EXERCISE GOAL:
Word for word, reproduce the records, keeping none of the pictures.

Records from a data collection:
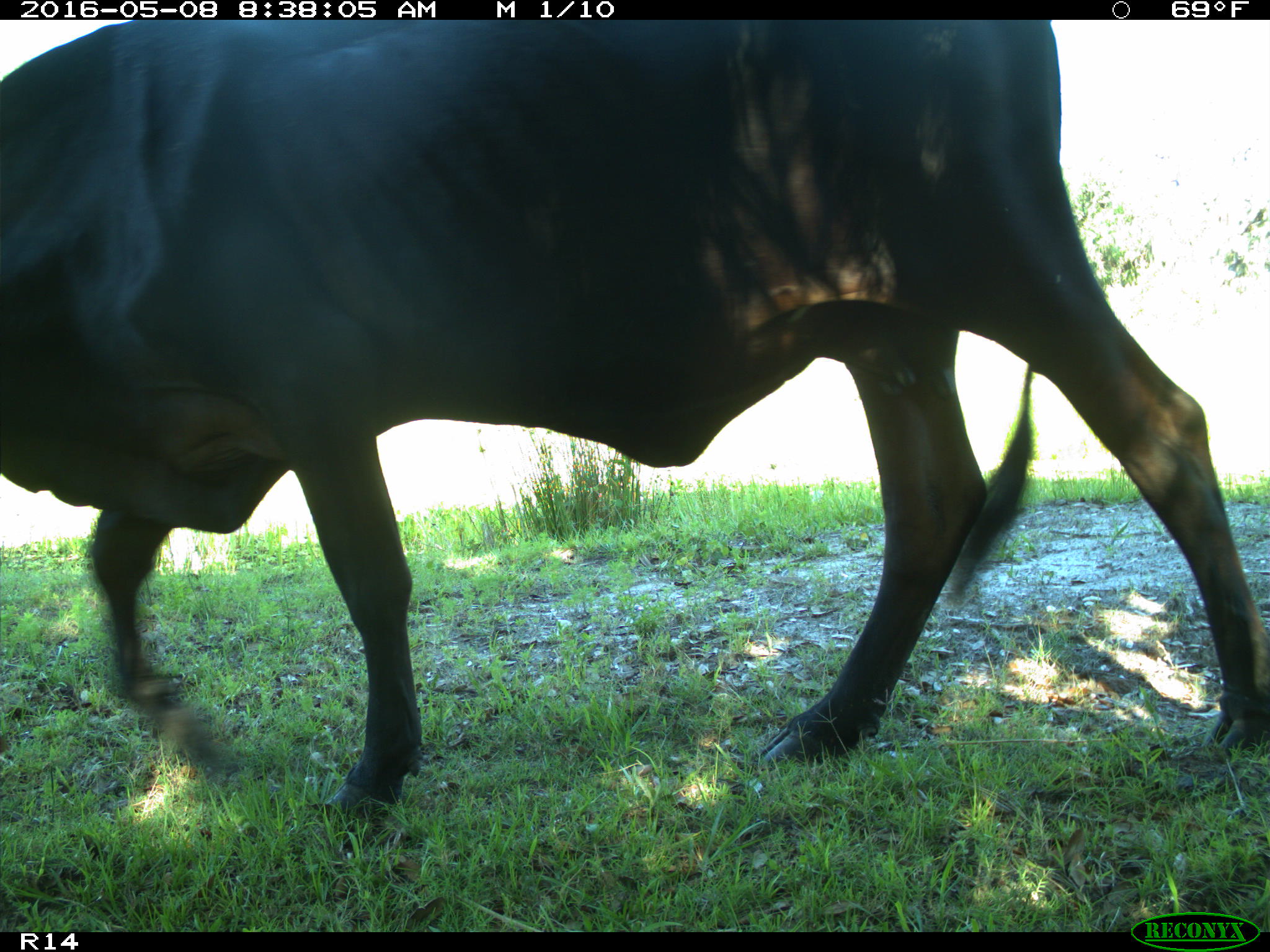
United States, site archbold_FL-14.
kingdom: Animalia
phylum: Chordata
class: Mammalia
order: Artiodactyla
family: Bovidae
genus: Bos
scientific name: Bos taurus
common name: domestic cow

SOLUTION TO THIS EXERCISE:
United States, site archbold_FL-14.
kingdom: Animalia
phylum: Chordata
class: Mammalia
order: Artiodactyla
family: Bovidae
genus: Bos
scientific name: Bos taurus
common name: domestic cow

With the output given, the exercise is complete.